PROMPT 1: Transcribe the stretch of the album review from "The instrumental ‘Little" through "to the mix.".
PROMPT 2:
Answer these from the album review:
(a) How many tracks does the album have?
(b) What single line does Cracknell sing on 'Pond House'?
(c) What brings 'Fonteyn' to a close?

Certainly, that’s the impression one gets from the mixture of sweet joy  and bitter melancholy that push and pull the eight tracks here. The album starts with the simple sound of a guitar being plucked, the key shifting up  with optimism and then plunging back down as ‘Music Again’ begins in earnest at a funereal pace – so slow it actually reverses at one point. Cracknell’s voice pings from left to right, subject to more processing as the track continues, swaddled in clouds of harmonies.

‘Pond House’ is similarly adorned with Cracknell singing a single line (“Here it comes again”) over a Scritti Politti-style skank, the sound of seagulls evoking happy summer memories while wiry electronics and Mellotron-esque textures duck and weave their way around the soundscape. ‘Fonteyn’, meanwhile, starts with two plaintive Rhodes chords not a million miles away from the atmospherics of DJ Shadow’s ‘Endtroducing…..’, its phasing, off-kilter backbeat and slow-motion house peppered with vocal fragments. It manages to be simple and upbeat but there’s still a hint of sadness as a field recording of birdsong brings it to a close.

The instrumental ‘Little K’ follows next, centred around a looping riff that’s half John Cage, half Spiritualized. There are quietly muttered spoken word snippets, and more Cracknell vocal phrasings – rather than actual words – adding an ethereal layer and heart-tugging emotion to the mix.

[Records of spatial reasoning questions]

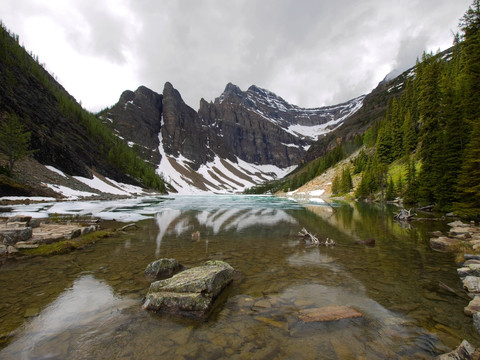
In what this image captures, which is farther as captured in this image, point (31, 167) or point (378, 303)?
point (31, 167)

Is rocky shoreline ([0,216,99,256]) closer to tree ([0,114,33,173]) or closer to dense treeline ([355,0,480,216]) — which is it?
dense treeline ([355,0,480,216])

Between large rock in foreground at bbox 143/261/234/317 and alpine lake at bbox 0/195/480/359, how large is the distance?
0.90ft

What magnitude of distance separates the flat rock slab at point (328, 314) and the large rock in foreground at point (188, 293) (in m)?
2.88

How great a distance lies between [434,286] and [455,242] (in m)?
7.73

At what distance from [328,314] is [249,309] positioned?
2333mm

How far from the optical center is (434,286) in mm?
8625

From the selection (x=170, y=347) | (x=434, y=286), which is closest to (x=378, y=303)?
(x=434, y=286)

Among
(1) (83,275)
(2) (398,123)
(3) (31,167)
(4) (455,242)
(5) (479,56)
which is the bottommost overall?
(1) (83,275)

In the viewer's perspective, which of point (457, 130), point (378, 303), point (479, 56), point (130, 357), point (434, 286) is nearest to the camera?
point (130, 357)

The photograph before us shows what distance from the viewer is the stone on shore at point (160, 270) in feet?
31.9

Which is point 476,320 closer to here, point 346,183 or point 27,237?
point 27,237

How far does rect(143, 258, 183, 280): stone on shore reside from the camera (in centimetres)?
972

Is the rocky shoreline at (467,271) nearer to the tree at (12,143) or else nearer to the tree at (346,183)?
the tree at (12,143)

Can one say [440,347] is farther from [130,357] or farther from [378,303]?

COMPLETE RESPONSE 1:
The instrumental ‘Little K’ follows next, centred around a looping riff that’s half John Cage, half Spiritualized. There are quietly muttered spoken word snippets, and more Cracknell vocal phrasings – rather than actual words – adding an ethereal layer and heart-tugging emotion to the mix.

COMPLETE RESPONSE 2:
(a) Eight.
(b) "Here it comes again."
(c) A field recording of birdsong.